# tivo series 2dt



## dale9805 (Feb 24, 2009)

I am knew to the tivo i bought this unit because i have an n fusion
the tivo does not list my n fusion as a receiver however i have found a way around this. my trouble is gaining shell access i have searched the web everywhere and see that it can be done but can't find out how can anyone help me. returning this unit is not out of the question.
Thanks!


----------



## rbtravis (Aug 9, 2005)

Purchase PTVnet for $20. from DVRupgrade to enable USB ports and a USB adapter that works with it.


----------



## StanSimmons (Jun 10, 2000)

rbtravis said:


> Purchase PTVnet for $20. from DVRupgrade to enable USB ports and a USB adapter that works with it.


PTVnet won't work with the S2DT. S2DT requires a PROM hack to get shell access.


----------



## rbtravis (Aug 9, 2005)

Stan
Sorry, with all the abreviations used in these forums i thought he meant Series 2 Directv Tivo, my mistake


----------



## dale9805 (Feb 24, 2009)

StanSimmons said:


> PTVnet won't work with the S2DT. S2DT requires a PROM hack to get shell access.


this is axactly what i need. it sounds like you know how to do this.what do i do with those numbers? i'm a tivo greenhorn. alectronic mouron,
Thanks Dale,


----------



## classicsat (Feb 18, 2004)

You would know then that there is no real legitimate need for TiVo to have Nfusion codes then.


----------



## dale9805 (Feb 24, 2009)

classicsat said:


> You would know then that there is no real legitimate need for TiVo to have Nfusion codes then.


yes I understand why there's no n fusion codes there. you would however know why i want to get them in there, anyway i see there must be no one in this forum who knows how,or for some reason doesn't want to share.


----------



## classicsat (Feb 18, 2004)

Okay, then tell what legtitimate purpose you use the Nfusion receiver for, and need codes for it be installed on the TiVo.

And you were told how, you need a PROM mod (look it up), then you can modify the kernel, then enable telnet/FTP, then add your files.


----------



## dale9805 (Feb 24, 2009)

the n fusion is an fta sattalite receiver. i want to do this to my tivo. only for recording purposes it works now very well i love tivo, i just need it to change channels to rec. my programs when i'm away. do you frown upon fta receivers or something. I guess i don't quite understand what you mean by (legitamate).

(Scene question records)
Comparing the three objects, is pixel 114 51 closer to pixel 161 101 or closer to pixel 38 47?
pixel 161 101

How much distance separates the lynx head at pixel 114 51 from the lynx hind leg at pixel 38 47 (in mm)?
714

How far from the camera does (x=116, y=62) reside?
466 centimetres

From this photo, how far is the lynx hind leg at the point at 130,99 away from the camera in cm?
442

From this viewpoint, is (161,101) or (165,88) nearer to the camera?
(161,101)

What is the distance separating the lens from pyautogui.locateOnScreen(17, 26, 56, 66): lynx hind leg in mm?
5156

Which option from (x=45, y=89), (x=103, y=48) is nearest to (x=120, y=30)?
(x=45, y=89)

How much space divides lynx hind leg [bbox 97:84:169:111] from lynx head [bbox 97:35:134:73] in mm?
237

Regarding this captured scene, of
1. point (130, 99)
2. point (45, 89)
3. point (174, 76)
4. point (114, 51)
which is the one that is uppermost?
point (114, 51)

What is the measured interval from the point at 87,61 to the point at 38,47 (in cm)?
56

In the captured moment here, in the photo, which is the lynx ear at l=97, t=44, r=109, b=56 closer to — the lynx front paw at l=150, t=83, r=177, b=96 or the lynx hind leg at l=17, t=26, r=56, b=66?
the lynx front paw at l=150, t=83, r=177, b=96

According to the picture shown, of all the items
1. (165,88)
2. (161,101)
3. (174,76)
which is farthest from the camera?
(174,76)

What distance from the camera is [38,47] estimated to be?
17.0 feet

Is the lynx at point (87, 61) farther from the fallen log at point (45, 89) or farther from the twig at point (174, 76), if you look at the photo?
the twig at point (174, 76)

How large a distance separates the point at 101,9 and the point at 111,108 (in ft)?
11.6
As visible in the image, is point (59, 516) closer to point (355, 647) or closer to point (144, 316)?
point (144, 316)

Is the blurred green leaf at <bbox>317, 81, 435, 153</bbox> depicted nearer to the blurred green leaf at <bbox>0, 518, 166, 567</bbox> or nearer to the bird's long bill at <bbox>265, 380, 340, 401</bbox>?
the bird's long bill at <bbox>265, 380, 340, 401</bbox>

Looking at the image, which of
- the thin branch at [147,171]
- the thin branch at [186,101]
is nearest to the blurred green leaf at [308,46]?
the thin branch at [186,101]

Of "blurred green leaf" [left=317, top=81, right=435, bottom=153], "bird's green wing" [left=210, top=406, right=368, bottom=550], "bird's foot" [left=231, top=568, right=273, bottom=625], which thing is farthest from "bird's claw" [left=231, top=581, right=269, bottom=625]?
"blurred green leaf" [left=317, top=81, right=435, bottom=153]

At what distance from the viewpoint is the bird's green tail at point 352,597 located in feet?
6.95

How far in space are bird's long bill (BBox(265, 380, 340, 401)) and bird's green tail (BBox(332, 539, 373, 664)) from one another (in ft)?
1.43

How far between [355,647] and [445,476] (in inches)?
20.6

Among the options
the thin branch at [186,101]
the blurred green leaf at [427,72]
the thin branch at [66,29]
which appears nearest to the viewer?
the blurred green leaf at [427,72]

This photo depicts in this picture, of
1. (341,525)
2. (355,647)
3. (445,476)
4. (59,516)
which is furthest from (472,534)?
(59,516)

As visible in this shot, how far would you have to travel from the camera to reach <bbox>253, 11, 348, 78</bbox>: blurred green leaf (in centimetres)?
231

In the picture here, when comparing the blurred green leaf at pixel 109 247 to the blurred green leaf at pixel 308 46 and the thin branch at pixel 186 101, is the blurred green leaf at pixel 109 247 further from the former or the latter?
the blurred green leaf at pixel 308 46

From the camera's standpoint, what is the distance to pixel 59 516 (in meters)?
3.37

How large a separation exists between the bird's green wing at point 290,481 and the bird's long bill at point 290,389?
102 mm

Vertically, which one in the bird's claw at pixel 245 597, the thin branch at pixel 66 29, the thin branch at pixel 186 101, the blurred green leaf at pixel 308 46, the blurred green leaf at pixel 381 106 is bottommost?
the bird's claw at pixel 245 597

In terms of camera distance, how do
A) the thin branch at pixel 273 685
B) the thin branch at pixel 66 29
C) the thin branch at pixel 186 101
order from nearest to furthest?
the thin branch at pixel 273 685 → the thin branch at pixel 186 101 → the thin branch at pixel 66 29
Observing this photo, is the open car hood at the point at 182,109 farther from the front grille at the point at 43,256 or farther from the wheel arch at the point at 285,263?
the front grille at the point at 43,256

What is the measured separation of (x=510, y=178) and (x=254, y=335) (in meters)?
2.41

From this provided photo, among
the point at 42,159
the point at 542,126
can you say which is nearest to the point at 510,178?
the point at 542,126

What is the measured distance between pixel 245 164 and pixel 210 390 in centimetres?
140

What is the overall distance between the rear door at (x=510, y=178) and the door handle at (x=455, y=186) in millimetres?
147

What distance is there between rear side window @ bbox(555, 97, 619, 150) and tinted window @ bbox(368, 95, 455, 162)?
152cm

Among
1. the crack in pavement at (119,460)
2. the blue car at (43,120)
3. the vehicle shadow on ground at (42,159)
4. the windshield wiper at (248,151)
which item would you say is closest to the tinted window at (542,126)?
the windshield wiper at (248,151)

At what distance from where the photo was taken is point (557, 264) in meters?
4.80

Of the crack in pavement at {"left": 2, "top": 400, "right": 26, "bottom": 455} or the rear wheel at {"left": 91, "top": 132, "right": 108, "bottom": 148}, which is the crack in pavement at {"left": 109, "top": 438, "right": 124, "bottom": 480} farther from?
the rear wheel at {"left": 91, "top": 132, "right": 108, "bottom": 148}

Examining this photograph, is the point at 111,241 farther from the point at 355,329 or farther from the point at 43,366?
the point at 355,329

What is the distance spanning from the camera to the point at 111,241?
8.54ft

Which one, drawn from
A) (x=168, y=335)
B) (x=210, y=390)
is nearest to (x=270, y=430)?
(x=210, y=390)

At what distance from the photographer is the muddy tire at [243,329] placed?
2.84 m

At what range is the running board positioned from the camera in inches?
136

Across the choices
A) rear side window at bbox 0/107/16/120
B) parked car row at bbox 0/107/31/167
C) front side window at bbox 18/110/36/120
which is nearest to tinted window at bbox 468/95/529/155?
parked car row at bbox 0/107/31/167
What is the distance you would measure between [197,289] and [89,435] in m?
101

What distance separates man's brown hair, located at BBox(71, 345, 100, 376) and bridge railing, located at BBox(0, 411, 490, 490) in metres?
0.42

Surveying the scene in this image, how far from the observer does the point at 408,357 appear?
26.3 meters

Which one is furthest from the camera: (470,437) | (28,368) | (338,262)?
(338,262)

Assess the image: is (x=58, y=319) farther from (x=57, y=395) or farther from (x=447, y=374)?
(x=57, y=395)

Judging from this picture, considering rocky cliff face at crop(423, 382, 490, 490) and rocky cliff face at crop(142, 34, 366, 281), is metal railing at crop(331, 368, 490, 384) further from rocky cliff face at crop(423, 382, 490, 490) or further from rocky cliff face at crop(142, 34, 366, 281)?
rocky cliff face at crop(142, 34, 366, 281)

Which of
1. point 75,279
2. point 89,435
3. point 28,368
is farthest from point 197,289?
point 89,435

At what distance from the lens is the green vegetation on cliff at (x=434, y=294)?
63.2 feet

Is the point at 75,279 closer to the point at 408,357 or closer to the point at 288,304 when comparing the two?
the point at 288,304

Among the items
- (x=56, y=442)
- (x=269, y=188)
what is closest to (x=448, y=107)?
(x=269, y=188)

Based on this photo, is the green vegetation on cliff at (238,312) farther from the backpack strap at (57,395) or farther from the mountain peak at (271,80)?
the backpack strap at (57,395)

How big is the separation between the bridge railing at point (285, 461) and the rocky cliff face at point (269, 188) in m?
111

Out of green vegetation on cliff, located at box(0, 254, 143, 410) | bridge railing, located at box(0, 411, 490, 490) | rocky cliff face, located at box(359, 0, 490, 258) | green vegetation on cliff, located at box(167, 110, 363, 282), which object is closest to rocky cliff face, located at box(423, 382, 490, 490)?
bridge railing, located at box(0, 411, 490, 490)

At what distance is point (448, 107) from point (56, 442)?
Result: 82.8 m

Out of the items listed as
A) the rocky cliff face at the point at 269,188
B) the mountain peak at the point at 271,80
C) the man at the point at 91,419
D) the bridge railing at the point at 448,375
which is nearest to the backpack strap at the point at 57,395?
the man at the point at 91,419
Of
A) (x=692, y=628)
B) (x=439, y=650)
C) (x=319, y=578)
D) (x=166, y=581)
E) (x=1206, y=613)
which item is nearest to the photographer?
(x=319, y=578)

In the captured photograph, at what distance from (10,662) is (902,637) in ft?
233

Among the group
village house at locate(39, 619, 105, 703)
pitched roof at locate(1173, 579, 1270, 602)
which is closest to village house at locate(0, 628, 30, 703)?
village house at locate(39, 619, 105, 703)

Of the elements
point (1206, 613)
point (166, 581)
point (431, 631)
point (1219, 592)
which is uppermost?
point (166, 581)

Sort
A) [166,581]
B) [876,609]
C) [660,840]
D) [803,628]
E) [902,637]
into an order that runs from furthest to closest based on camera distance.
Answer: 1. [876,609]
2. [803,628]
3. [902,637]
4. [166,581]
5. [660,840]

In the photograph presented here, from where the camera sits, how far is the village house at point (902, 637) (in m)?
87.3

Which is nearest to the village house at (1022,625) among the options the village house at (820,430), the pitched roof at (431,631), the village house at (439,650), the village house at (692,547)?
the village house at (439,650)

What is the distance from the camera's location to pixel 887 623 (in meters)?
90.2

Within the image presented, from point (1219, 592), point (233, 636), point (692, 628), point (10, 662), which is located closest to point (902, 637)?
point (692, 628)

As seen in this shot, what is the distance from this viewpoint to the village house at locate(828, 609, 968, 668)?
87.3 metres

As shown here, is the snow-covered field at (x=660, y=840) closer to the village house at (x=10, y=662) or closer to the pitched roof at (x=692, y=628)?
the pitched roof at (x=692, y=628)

● WHAT THE TASK REQUIRES
Answer these questions from the TiVo forum thread:
1. What price does the thread give for PTVnet?
2. According to StanSimmons, what does the S2DT require to get shell access?
3. What kind of receiver does dale9805 say the n fusion is?

● RESULT OF THIS TASK
1. $20
2. A PROM hack
3. An FTA satellite receiver